Exercise data Start Marker
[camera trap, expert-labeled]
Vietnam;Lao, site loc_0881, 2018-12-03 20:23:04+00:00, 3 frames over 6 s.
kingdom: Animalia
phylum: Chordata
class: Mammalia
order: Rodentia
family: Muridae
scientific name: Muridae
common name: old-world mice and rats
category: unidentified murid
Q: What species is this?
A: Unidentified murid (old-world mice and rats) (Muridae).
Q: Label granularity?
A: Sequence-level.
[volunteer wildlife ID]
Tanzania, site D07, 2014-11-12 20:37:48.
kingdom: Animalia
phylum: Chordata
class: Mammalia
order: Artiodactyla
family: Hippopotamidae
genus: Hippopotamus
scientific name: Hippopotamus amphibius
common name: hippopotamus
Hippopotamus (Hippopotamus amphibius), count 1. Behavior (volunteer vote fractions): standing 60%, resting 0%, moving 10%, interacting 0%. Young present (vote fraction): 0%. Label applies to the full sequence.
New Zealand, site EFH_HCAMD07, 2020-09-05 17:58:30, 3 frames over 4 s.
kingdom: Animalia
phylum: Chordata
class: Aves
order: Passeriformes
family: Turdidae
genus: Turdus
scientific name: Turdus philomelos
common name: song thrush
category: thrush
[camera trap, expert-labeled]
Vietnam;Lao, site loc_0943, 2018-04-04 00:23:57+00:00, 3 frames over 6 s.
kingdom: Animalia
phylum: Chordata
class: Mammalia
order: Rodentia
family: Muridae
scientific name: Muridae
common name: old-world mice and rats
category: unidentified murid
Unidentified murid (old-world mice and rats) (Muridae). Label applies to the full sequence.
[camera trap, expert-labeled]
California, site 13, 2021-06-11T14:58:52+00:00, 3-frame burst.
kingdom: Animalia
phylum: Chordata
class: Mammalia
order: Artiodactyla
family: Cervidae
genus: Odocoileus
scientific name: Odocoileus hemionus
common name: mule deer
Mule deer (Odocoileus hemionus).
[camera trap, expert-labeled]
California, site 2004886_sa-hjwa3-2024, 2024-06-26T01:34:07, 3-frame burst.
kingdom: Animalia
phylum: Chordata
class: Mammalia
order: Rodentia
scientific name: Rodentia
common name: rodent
Exercise data End Marker
| Problem |
Reproduce the whole listing so that each line matches the original exactly.

| Output of the task |
[camera trap, expert-labeled]
Vietnam;Lao, site loc_0881, 2018-12-03 20:23:04+00:00, 3 frames over 6 s.
kingdom: Animalia
phylum: Chordata
class: Mammalia
order: Rodentia
family: Muridae
scientific name: Muridae
common name: old-world mice and rats
category: unidentified murid
Q: What species is this?
A: Unidentified murid (old-world mice and rats) (Muridae).
Q: Label granularity?
A: Sequence-level.
[volunteer wildlife ID]
Tanzania, site D07, 2014-11-12 20:37:48.
kingdom: Animalia
phylum: Chordata
class: Mammalia
order: Artiodactyla
family: Hippopotamidae
genus: Hippopotamus
scientific name: Hippopotamus amphibius
common name: hippopotamus
Hippopotamus (Hippopotamus amphibius), count 1. Behavior (volunteer vote fractions): standing 60%, resting 0%, moving 10%, interacting 0%. Young present (vote fraction): 0%. Label applies to the full sequence.
New Zealand, site EFH_HCAMD07, 2020-09-05 17:58:30, 3 frames over 4 s.
kingdom: Animalia
phylum: Chordata
class: Aves
order: Passeriformes
family: Turdidae
genus: Turdus
scientific name: Turdus philomelos
common name: song thrush
category: thrush
[camera trap, expert-labeled]
Vietnam;Lao, site loc_0943, 2018-04-04 00:23:57+00:00, 3 frames over 6 s.
kingdom: Animalia
phylum: Chordata
class: Mammalia
order: Rodentia
family: Muridae
scientific name: Muridae
common name: old-world mice and rats
category: unidentified murid
Unidentified murid (old-world mice and rats) (Muridae). Label applies to the full sequence.
[camera trap, expert-labeled]
California, site 13, 2021-06-11T14:58:52+00:00, 3-frame burst.
kingdom: Animalia
phylum: Chordata
class: Mammalia
order: Artiodactyla
family: Cervidae
genus: Odocoileus
scientific name: Odocoileus hemionus
common name: mule deer
Mule deer (Odocoileus hemionus).
[camera trap, expert-labeled]
California, site 2004886_sa-hjwa3-2024, 2024-06-26T01:34:07, 3-frame burst.
kingdom: Animalia
phylum: Chordata
class: Mammalia
order: Rodentia
scientific name: Rodentia
common name: rodent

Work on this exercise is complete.